A adesão dos municípios é essencial para tornar possível um projeto grandioso, o de fazer com que a Região Metropolitana de Porto Alegre seja a primeira no País a contar com um sistema de transporte público totalmente integrado. “No Brasil, não existe nenhum modelo de bilhete integrado que tenha 100% de funcionamento.

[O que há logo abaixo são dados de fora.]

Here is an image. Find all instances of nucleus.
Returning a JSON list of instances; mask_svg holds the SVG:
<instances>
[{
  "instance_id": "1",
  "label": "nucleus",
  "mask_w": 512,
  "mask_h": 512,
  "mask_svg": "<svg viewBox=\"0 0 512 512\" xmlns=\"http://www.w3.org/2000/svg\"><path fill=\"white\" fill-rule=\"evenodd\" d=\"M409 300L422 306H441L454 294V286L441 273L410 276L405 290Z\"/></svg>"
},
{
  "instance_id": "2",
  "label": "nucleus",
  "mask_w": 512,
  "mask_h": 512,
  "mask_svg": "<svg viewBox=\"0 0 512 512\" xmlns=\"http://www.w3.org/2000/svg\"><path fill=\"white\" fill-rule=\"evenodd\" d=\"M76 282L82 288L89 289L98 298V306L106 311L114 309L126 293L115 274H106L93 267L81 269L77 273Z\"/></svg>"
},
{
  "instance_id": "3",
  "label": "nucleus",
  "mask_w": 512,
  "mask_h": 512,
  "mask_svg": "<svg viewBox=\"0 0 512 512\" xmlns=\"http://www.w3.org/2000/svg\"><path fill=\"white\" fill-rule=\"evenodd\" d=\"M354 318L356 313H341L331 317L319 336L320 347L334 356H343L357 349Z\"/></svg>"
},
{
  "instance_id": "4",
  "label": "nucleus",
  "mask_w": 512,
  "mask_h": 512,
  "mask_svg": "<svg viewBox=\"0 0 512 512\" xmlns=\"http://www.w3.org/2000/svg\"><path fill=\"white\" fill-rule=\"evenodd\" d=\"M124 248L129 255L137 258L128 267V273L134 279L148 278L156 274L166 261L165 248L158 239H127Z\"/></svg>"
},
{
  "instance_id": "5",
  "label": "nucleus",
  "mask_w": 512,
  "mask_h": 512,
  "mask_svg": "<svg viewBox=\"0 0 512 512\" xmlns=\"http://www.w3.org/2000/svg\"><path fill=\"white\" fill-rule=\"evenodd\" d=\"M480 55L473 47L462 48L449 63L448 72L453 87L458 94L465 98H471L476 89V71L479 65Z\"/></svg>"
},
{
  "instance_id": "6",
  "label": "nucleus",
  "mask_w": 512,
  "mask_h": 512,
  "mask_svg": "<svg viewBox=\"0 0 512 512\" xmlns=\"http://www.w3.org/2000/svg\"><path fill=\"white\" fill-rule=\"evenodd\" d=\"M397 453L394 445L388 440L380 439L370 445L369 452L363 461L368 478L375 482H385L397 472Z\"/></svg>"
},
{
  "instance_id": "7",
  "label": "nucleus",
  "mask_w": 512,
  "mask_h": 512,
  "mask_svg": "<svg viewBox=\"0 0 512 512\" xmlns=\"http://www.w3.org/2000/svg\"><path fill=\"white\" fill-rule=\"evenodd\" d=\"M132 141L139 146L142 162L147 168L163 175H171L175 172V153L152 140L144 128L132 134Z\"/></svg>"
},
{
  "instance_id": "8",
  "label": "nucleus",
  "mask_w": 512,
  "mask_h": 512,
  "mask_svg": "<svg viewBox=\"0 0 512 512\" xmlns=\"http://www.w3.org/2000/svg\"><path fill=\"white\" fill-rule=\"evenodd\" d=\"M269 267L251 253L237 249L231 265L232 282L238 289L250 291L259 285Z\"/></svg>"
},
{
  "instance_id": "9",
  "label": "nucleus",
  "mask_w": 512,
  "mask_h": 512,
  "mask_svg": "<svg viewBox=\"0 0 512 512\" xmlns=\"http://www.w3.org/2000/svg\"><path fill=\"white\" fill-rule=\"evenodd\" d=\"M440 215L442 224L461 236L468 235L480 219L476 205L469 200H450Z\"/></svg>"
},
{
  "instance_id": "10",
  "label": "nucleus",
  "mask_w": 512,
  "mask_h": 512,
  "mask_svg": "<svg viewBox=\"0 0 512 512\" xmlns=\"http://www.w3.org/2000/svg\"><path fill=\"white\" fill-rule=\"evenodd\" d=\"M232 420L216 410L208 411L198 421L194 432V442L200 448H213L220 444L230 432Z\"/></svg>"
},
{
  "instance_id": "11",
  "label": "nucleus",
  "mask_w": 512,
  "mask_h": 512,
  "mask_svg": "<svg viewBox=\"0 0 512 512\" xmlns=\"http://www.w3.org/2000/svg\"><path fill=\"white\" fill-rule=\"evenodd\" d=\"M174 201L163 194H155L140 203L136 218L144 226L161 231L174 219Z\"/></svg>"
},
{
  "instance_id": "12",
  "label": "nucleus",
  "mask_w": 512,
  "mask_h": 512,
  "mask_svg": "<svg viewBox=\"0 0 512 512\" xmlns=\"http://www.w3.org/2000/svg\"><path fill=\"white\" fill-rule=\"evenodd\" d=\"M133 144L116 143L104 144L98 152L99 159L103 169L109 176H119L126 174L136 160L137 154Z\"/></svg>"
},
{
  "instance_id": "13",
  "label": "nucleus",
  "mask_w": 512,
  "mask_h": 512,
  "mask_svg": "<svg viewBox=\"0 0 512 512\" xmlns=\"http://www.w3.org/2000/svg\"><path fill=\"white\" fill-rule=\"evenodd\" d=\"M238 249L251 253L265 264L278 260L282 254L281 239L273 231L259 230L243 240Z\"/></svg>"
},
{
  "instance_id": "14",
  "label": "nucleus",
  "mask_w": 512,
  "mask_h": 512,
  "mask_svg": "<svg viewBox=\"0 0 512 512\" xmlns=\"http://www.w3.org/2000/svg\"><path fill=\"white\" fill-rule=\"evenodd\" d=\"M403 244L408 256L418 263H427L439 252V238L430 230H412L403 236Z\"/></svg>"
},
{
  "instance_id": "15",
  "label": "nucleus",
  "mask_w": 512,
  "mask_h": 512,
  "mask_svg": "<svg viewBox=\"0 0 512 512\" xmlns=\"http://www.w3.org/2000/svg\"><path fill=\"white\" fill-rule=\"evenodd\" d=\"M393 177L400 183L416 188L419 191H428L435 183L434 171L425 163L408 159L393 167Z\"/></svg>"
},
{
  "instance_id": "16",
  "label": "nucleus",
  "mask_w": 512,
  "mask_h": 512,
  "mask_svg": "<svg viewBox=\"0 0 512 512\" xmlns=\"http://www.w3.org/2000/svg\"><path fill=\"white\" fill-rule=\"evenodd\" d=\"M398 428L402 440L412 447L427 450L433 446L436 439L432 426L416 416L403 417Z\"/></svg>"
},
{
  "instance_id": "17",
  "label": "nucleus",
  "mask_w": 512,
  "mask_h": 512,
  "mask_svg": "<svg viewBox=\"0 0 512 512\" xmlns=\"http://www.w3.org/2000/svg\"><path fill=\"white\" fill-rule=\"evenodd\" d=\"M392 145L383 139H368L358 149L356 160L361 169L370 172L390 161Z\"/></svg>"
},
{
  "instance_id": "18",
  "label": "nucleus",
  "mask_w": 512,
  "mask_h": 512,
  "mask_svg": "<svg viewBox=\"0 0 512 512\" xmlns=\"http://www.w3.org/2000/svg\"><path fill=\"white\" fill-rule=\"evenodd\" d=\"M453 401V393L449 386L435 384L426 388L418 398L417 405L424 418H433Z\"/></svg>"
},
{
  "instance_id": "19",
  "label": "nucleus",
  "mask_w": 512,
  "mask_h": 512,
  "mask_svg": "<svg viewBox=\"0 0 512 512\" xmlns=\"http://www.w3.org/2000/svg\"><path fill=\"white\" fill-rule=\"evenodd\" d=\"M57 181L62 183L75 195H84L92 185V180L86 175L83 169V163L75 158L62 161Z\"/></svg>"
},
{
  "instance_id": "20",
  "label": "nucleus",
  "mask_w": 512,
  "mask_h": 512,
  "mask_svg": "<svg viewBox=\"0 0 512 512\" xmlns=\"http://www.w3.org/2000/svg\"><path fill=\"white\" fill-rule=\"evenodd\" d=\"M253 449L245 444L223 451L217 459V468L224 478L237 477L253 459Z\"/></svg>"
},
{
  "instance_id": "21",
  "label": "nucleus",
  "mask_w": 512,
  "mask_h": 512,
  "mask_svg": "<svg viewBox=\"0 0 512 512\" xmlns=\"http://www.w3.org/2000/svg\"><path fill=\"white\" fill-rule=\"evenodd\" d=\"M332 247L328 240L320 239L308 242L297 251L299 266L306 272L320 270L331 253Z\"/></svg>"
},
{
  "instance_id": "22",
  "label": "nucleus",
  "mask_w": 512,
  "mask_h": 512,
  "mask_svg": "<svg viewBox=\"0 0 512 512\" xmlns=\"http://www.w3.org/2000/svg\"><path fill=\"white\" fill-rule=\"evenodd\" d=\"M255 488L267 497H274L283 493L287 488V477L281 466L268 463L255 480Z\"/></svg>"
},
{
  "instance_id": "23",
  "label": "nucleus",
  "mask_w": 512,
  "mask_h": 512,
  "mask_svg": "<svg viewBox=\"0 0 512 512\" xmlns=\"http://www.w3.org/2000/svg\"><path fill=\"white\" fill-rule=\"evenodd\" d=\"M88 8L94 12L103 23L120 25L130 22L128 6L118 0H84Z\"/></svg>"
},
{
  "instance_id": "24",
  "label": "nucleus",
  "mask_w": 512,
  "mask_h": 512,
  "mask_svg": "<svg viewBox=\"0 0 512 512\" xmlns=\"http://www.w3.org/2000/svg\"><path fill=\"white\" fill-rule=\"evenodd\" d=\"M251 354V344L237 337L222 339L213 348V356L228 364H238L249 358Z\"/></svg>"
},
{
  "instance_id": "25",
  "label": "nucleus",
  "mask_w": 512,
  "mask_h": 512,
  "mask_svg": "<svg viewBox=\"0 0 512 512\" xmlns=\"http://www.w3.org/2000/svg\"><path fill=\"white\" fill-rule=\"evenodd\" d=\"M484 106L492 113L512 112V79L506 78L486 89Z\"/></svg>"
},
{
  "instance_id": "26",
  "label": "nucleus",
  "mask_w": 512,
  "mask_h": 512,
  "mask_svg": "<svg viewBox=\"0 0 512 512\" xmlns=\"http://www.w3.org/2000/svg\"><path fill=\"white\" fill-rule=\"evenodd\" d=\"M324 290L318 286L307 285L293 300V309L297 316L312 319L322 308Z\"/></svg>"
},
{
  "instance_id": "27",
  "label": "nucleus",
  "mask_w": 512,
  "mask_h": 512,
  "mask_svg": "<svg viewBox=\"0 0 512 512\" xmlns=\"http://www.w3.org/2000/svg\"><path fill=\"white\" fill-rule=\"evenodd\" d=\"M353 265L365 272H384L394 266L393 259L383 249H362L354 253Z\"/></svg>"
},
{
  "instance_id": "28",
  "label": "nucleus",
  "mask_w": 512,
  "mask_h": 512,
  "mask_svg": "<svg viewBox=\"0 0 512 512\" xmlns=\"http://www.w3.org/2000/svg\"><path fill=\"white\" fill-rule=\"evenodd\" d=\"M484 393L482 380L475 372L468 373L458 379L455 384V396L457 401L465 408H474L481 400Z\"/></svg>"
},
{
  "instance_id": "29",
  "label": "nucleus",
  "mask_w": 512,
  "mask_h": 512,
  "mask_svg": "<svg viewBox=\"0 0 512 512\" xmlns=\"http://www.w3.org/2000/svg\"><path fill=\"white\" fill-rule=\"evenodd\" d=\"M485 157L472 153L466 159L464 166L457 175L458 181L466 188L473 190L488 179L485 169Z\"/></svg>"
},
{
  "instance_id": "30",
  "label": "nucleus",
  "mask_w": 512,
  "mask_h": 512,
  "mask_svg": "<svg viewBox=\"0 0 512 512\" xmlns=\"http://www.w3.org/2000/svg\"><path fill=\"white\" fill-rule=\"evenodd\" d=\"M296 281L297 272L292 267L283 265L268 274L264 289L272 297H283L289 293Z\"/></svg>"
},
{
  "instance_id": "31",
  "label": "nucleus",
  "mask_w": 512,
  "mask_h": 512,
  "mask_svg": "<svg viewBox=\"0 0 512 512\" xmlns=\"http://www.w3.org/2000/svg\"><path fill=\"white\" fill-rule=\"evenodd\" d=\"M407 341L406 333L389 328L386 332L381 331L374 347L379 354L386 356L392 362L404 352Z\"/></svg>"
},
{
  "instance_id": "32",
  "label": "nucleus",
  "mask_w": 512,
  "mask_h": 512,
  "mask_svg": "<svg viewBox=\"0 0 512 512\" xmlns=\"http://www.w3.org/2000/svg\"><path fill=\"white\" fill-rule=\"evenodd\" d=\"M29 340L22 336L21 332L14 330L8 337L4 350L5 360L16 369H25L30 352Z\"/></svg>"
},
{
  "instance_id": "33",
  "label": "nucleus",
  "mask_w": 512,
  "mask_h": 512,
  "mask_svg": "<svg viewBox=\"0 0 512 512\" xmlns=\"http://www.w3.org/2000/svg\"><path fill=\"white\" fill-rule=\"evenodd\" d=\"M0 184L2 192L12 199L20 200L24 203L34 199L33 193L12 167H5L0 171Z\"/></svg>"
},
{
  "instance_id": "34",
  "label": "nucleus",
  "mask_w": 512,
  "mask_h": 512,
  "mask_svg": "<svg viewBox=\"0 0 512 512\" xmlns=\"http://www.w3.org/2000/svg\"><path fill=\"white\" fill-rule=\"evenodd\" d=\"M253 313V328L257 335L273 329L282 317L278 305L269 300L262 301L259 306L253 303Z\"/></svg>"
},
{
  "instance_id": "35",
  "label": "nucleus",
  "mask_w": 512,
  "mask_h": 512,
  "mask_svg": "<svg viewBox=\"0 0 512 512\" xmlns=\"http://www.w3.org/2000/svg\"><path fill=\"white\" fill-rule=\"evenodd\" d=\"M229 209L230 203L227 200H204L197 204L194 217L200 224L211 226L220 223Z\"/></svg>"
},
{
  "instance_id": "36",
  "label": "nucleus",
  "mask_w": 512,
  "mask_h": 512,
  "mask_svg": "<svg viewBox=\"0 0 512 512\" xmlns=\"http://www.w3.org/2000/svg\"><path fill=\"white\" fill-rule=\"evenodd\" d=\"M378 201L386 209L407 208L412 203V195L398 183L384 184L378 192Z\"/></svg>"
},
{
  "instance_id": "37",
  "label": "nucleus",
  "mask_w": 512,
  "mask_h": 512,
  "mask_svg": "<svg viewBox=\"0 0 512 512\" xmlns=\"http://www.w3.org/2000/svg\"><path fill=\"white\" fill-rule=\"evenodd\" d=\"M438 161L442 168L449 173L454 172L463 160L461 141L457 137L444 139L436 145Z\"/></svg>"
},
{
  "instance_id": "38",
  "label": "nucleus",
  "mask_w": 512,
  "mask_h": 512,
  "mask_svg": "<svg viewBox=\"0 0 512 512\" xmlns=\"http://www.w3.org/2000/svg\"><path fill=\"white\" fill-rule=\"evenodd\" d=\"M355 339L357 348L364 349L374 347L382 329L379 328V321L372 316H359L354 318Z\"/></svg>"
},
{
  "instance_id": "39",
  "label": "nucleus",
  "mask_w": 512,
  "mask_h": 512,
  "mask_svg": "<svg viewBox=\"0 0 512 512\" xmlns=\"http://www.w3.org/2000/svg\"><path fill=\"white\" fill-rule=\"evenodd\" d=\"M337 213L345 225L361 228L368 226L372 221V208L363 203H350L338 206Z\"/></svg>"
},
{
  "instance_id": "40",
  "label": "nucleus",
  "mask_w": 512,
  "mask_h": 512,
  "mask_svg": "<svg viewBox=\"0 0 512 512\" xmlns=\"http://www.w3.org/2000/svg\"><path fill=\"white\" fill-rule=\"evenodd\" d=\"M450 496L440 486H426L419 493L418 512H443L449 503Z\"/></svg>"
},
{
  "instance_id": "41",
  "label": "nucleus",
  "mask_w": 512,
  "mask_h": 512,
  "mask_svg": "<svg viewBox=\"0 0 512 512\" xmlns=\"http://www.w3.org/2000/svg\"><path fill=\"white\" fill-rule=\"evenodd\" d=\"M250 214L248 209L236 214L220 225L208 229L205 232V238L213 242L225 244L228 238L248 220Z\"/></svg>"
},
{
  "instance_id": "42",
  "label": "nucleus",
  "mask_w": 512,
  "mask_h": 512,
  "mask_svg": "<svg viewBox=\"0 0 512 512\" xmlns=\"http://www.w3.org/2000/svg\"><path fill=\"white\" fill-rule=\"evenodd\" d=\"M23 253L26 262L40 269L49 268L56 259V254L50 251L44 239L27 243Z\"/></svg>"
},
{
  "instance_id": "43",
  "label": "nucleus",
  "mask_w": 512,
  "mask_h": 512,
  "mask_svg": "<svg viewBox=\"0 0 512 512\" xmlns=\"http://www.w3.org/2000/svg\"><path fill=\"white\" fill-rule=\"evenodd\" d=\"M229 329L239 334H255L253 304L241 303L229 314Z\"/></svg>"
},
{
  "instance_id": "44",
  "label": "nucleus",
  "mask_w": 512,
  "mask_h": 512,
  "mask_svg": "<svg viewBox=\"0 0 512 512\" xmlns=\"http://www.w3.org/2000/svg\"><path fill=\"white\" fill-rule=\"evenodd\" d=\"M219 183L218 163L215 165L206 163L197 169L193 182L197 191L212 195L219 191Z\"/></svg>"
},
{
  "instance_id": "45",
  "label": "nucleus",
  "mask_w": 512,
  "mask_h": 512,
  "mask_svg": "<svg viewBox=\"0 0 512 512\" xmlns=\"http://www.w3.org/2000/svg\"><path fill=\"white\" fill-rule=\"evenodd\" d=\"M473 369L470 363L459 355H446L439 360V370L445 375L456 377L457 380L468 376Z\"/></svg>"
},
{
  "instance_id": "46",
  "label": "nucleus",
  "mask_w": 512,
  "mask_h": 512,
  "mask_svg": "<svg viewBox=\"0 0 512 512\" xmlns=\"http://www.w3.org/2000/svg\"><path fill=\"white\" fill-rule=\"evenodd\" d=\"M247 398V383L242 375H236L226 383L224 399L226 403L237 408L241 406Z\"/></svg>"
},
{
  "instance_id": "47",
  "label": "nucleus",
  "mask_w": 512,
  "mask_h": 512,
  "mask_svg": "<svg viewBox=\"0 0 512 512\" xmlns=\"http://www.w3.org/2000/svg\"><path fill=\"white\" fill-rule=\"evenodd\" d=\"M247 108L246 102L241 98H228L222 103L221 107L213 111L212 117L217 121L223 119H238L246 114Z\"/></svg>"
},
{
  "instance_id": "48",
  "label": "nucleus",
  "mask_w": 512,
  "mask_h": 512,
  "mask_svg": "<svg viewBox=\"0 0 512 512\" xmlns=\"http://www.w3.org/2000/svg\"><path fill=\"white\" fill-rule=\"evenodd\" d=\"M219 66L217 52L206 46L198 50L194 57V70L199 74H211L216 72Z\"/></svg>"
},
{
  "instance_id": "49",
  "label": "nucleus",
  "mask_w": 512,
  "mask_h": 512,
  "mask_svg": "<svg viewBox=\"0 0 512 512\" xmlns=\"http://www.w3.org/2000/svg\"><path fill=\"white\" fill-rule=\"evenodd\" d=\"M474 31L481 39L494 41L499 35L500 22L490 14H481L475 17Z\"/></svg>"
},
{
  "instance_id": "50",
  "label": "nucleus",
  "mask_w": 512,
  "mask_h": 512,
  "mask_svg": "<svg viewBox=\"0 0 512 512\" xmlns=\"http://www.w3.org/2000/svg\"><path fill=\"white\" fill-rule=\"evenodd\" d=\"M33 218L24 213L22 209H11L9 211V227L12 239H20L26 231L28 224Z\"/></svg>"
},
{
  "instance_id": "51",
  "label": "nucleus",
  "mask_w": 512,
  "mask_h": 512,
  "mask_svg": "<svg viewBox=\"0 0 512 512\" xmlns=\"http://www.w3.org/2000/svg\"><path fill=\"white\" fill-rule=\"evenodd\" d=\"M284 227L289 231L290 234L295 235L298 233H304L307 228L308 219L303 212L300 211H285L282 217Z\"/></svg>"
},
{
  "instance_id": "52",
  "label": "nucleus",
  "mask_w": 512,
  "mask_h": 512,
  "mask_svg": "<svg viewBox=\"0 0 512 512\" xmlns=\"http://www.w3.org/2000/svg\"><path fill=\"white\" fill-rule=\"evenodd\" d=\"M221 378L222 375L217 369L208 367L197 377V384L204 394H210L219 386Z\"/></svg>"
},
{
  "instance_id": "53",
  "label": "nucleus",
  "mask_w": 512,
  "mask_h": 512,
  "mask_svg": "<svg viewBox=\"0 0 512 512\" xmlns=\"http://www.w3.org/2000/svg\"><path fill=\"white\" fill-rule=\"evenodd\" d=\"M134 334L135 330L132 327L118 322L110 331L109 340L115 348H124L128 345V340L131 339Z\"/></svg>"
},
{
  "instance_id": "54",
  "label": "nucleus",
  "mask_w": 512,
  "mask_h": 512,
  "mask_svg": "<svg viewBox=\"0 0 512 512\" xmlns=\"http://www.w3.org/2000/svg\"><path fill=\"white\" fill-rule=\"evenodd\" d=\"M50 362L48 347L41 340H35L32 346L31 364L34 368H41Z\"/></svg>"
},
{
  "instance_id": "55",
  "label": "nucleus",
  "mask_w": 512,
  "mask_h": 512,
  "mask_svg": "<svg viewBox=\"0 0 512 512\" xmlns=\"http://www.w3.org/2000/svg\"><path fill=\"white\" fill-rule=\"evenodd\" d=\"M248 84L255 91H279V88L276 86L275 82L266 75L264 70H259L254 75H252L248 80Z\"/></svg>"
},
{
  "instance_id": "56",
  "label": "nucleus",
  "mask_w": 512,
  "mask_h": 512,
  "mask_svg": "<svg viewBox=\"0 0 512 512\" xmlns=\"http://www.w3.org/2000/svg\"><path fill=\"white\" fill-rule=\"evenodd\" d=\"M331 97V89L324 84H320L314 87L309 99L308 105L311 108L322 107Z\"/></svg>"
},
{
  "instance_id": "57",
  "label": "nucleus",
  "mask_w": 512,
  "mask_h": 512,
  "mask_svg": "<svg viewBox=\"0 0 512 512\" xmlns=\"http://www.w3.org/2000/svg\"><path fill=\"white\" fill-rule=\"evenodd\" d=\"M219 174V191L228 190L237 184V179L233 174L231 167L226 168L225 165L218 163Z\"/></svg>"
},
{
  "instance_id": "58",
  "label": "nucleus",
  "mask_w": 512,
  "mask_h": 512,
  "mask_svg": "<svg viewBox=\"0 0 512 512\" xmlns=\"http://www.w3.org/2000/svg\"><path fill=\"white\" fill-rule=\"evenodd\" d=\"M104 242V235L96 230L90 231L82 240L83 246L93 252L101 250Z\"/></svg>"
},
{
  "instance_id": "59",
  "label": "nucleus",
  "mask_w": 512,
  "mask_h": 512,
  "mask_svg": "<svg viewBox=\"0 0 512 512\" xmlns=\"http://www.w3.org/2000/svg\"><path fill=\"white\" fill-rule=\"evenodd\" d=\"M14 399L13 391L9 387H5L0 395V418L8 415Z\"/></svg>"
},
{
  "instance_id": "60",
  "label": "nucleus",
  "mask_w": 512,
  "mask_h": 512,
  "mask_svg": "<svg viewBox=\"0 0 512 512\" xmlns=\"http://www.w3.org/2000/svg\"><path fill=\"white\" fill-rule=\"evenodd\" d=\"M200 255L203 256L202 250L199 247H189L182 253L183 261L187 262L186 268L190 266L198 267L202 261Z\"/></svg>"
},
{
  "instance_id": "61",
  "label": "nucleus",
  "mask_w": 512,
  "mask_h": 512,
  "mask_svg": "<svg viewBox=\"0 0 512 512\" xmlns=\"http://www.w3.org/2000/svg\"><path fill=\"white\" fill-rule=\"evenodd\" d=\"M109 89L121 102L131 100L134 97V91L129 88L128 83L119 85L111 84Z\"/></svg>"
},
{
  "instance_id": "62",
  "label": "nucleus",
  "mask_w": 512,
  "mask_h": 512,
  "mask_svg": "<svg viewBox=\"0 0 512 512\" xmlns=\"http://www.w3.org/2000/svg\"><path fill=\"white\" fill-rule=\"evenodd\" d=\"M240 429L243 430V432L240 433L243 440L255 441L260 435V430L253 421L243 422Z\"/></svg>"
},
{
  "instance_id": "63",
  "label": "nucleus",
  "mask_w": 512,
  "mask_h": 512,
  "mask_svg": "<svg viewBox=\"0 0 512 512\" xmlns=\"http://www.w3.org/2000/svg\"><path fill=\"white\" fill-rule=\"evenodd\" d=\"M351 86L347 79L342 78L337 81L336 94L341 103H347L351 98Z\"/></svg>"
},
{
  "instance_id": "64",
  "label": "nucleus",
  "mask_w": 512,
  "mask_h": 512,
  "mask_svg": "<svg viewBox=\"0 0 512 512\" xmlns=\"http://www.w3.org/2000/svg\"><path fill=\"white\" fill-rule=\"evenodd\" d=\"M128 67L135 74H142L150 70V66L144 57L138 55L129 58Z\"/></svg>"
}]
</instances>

No exterior, existem várias cidades com um sistema bastante avançado, como Barcelona e Roma, e é nesses sistemas que nós estamos nos baseando.” O modelo a ser implantado, acrescenta Busato, terá tecnologia de ponta.
O primeiro desafio a ser enfrentado neste momento é engajar prefeituras no processo, já que, para alcançar a abrangência desejada para integração, é fundamental que haja, primeiro, integração entre prefeituras, empresas de transporte e o governo do Estado. A gestão do novo modelo, no entanto, depende de outras ações, como a criação de um conselho metropolitano e de um fundo, que será responsável por gerir todos os recursos e deve ser criado ainda no primeiro trimestre, projeta Busato. “Todas as compensações vão ser feitas dentro desse fundo”.
Para o secretário de Obras Públicas, o avanço é certo, em função dos investimentos em infraestrutura, que asseguram mais de R$ 500 milhões para utilização na área de mobilidade urbana. “São R$ 315 milhões do PAC 2 e R$ 200 milhões do PAC 50. São investimentos pesados, que vão ser feitos nos corredores e nas linhas e que vão possibilitar que a gente, então, parta para a segunda etapa, que é a mudança tecnológica do sistema”.
O conselheiro do Conselho de Desenvolvimento Econômico e Social do Rio Grande do Sul (CDES-RS) e representante da sociedade civil no Conselho Estadual de Transporte Metropolitano (CETM), Mauri José Vieira Cruz, destaca que essa é uma grande oportunidade para a Região Metropolitana. “O pior cenário é não aproveitarmos este momento. Temos pressão da sociedade e temos recursos públicos, o pior cenário é não aproveitarmos isso”, pondera. Cruz defende o protagonismo do governo na condução desse processo como uma necessidade, e espera que, até o meio do ano, já exista alguma mudança estruturante para a mobilidade urbana.
A integração deve chegar primeiro ao eixo norte da Região Metropolitana, estima Busato. Segundo o secretário, a expectativa é que, ainda em 2014, seja implantado um modelo de bilhetagem eletrônica que permita a integração entre os modais de transporte. “Para levar a integração para o restante da região ainda falta a implantação do metrô de Porto Alegre. Com o metrô dois (na Capital) será possível integrar Alvorada, Gravataí, Cachoeirinha e Viamão”.
Como vantagens, avalia Cruz, a integração vai diminuir a concorrência entre as empresas do setor, além de beneficiar o usuário, com mais alternativas de deslocamento, e o meio ambiente, já que as linhas rodoviárias do sistema vão poder se organizar de forma estratégica para atender ao público.